EXERCISE GOAL
Write out, word for word, the lines of the items below, starting at the line that contains "How widely are" and ending after the line that contains "158 centimetres".

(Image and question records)
-=-=-

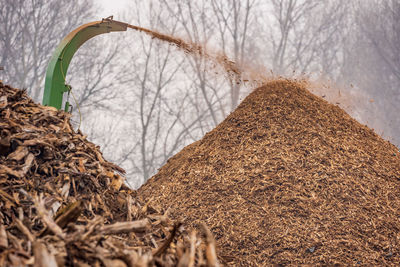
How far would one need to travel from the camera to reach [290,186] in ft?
12.7

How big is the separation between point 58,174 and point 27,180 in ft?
0.66

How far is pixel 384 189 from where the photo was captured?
162 inches

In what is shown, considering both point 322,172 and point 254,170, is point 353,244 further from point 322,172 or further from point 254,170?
point 254,170

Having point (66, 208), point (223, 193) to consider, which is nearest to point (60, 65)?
point (223, 193)

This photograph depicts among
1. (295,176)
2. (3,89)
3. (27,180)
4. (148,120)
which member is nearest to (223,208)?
(295,176)

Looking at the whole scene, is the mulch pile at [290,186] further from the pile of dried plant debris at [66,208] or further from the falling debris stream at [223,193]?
the pile of dried plant debris at [66,208]

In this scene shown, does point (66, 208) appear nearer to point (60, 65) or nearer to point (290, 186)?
point (290, 186)

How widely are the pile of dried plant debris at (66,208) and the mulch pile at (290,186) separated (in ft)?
2.48

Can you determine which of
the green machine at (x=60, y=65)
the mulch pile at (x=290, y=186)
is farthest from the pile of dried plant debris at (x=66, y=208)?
the green machine at (x=60, y=65)

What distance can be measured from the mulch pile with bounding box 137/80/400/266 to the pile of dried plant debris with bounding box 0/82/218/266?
0.76 meters

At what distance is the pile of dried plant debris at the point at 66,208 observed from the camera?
158 centimetres

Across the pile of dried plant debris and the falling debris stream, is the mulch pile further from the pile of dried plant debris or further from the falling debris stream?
the pile of dried plant debris

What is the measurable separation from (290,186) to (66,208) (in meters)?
2.55

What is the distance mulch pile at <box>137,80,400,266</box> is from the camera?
3.39 meters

-=-=-

TASK RESULT
How widely are the pile of dried plant debris at (66,208) and the mulch pile at (290,186) separated (in ft)?
2.48

Can you determine which of
the green machine at (x=60, y=65)
the mulch pile at (x=290, y=186)
is farthest from the pile of dried plant debris at (x=66, y=208)?
the green machine at (x=60, y=65)

What distance can be measured from the mulch pile with bounding box 137/80/400/266 to the pile of dried plant debris with bounding box 0/82/218/266?
0.76 meters

At what distance is the pile of dried plant debris at the point at 66,208 observed from the camera?
158 centimetres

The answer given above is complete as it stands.